Personalmente, preferirei che le donne e gli uomini espulsi dai palazzi dorati avessero un sussulto di consapevolezza ed un minimo di resipiscienza della loro fetta di responsabilità nel grande disastro nel quale siamo tutti immersi, sarebbe meglio dire sommersi, dai marosi sempre più alti di quella tempesta perfetta che hanno contribuito, in piccola od in larga parte, a creare, spesso spinti dalla spirale perversa di sistemi incentivanti e da piani di stock options non proprio basati sull’innocuità relativa dei prodotti che ideavano o piazzavano, augurandomi, so bene quanto invano, che almeno una parte di loro decida di dedicarsi, pro bono, a quella tanto necessaria attività di alfabetizzazione finanziaria pro bono che renderebbe più ardua in futuro la creazione delle premesse di una ancora più grave, e forse definitiva tempesta perfetta, quando la presente, come tutti ci auguriamo, dovesse diventare un ricordo del passato e non, come qualcuno purtroppo inizia a pensare, una sorta di anticamera della celebre profezia di una antico popolo del Centro America.
Nel frattempo, stiamo assistendo ad un riavvicinarsi dei valori relativi tre l’economia reale e quella finanziaria, un mondo, per capirci, nel quale il modo di operare del leone di Omaha e quello del finanziere Soros fossero meno divergenti di quanto siano attualmente, anche se questo non potrà accadere se ai danni della tempesta perfetta non farà seguito quel processo, equo e non sommario, volto ad individuare le responsabilità di quanto è accaduto, il tutto condito da efficaci azioni risarcitorie che colpiscano nel portafoglio i responsabili veri del moral hazard continuato ed aggravato verificatosi nell’ultimo quarto di secolo.
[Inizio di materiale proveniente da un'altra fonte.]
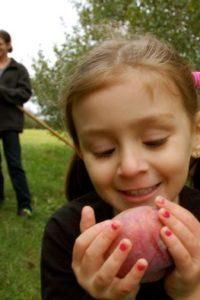 Simple Pleasures Saturday — Apples!!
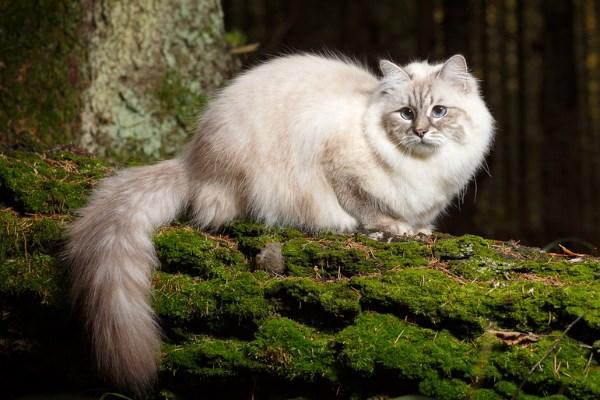 Внешность невской маскарадной кошки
Alle donne ed agli uomini ancora presenti nelle Investment Banks e nelle CIB vorrei, infine, rivolgere l’invito a ricordarsi che non basta operare in un desk o nei sotterranei di una fabbrica prodotto per essere o sentirsi uguali ai loro capi, né che è necessario imitarne l’abbigliamento, gli stili di vita e i tic, ricordandosi che la responsabilità sociale di azienda nasce, né potrebbe essere altrimenti, dalla responsabilità sociale dei singoli individui, donne ed uomini che non devono tornare a casa per lavare nella doccia la partecipazioni ad azioni di cui non si sentono fieri.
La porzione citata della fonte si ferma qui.